While that was happening, a research team led by Dr. Hideaki Hata, an associate professor on the Faculty of Engineering at Shinshu University in Japan, reached out to us about conducting a study of GitHub Discussions early adopters.
Dr. Hata had previously done research on GitHub before around the GitHub Sponsors program and the intersection between academic papers and GitHub, among other things. But this new study was focused on determining if our initial hypotheses around GitHub Discussions were right (that is, it would create a better place for community conversations).
In the course of his study, Dr. Hata found that GitHub Discussions did make it simpler to separate community conversations from work in Issues. He and his team also found GitHub Discussions weren’t just a place for conversations, but a place where communities and teams would plan upcoming work—and that produced a positive result on community productivity rates.
A big reason we built GitHub Discussions was to make life easier for maintainers—both in engaging and cultivating their communities directly on GitHub and separating out conversations from the daily work.
Early on, we tasked ourselves with building a community insights dashboard that would quickly surface community health metrics to maintainers.
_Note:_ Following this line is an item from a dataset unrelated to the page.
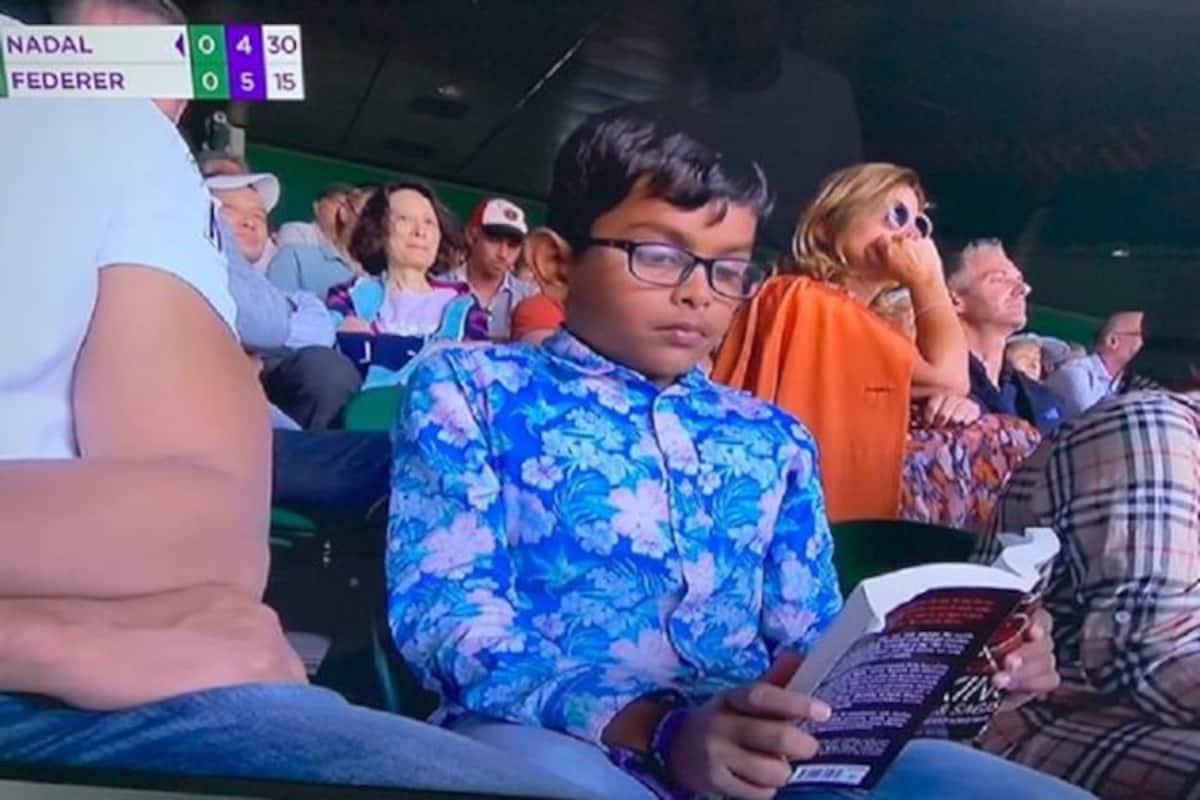 Wimbledon 2019 Roger Federer Rafael Nadal Federer Vs Nadal Federer Vs Nadal Wimbledon Young Boy Reads Book During Federer Vs Nadal Young Boy Wimbledon 2019 Boy Reads Book During Fedal Clash Tennis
Our goal was to make it easier for maintainers to understand how active their communities are, and identify ways to attract, teach, and retain contributors.
Our research team conducted quantitative and qualitative research activities to understand what a maintainer would actually need to improve their workflows. The first version of our dashboard featured basic metrics—contribution activity, GitHub Discussions page views, daily contributors, and new contributors—that we thought everyone would need. This was a start, but we knew we needed more.
That quickly became apparent when we partnered with Dr. Denae Ford, a senior researcher at Microsoft Research, and Mariam Guizani, a computer science Ph.D. student at Oregon State University interning at Microsoft Research. Their goal was to determine what improvements would make it easier to “attract and retain [contributors and] newcomers” to open source projects. In a published academic paper, alongside researchers Tom Zimmermann and Anita Sarma, they highlighted a series of maintainer-tested recommendations and presented their findings at the 2022 International Conference on Software Engineering.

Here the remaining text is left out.